There’s an explanation for his rude behavior. It’s certainly not exclusive to him. Many people in the news business have a patronizing attitude toward anyone who enters their field from elsewhere. They make false assumptions about lack of qualifications.

The truth is that throughout my life I’ve followed the news—social and political issues—a lot more than I’ve followed show business, and I believe the success of my show speaks for itself.
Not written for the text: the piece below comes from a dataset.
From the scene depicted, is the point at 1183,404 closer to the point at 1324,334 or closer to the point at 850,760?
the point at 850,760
Also, I’ve been asked to broadcast commentary all these years. The people in our country who may have something useful to say obviously are not all working in the news business.

A man whom I’ve found equally if not more offensive than the network executive is Steven Brill, the founder of Court TV. We’ve never met, but once we were both at a party at Judge Catherine Cryer’s home and I chose not to walk over and speak to him. I would hate to cause discord at someone’s party, and discord at least would have erupted had I spoken to Mr. Brill.

He once wrote in a newsletter of some kind that while he found me appealing in the Beethoven movies (a not so subtle dig), he wondered how CNBC could have me sitting in the host’s chair. He acknowledged that he had never heard me say anything questionable, “But what if something happens while he’s anchoring his show?” Surely, he said, NBC wasn’t suggesting that I was in the category of Tom Brokaw or Brian Williams.

I found his observation insulting. I had recently covered the war in Kosovo, where things were happening all the time. You talk on a live satellite to the correspondent on the scene, and he tells you what’s happening. No one has ever accused me of asking unworthy questions.

This mystifying of what it takes to be a good reporter is a joke. You don’t have to be an expert at anything, just know the subject well enough to ask intelligent questions. In my observation, too often the so-called experts aren’t experts, and that clearly applies to Mr. Brill.

Ironically, three of my biggest supporters were the three anchors of the network news, Tom Brokaw, Dan Rather, and Peter Jennings, as well as Tim Russert and Jim Lehrer. I say this because they each chose to make it clear to me, not as a result of Mr. Brill’s comment but just because they chose to.

If I sound riled up at Steven Brill, it’s because I am. That’s the effect arrogance has on me.

I debated whether I wanted to put the following story in this book. I felt if Steven Brill’s name ever came up in conversation I would share it with friends, and while I undoubtedly won’t know most of the people reading this book, I figure if you’ve come this far, that’s friendly enough for me.

Sometime in the nineties, Roger Ailes, who runs the Fox Cable Network and was then running CNBC, put together a whole evening’s special with eleven television hosts onstage, most of them notable journalists. Among them was the late Tim Russert.

Roger had me seated center stage with five journalists to my right and five to my left. We would each host a segment of the evening.

The fella who was second in command to Roger told me that his father called him after the special to say he felt I should have hosted the entire special.

His father was Fred Friendly, Edward R. Murrow’s producer and a legend in the news business.

I should have asked Andy to have his dad give Steven Brill a call.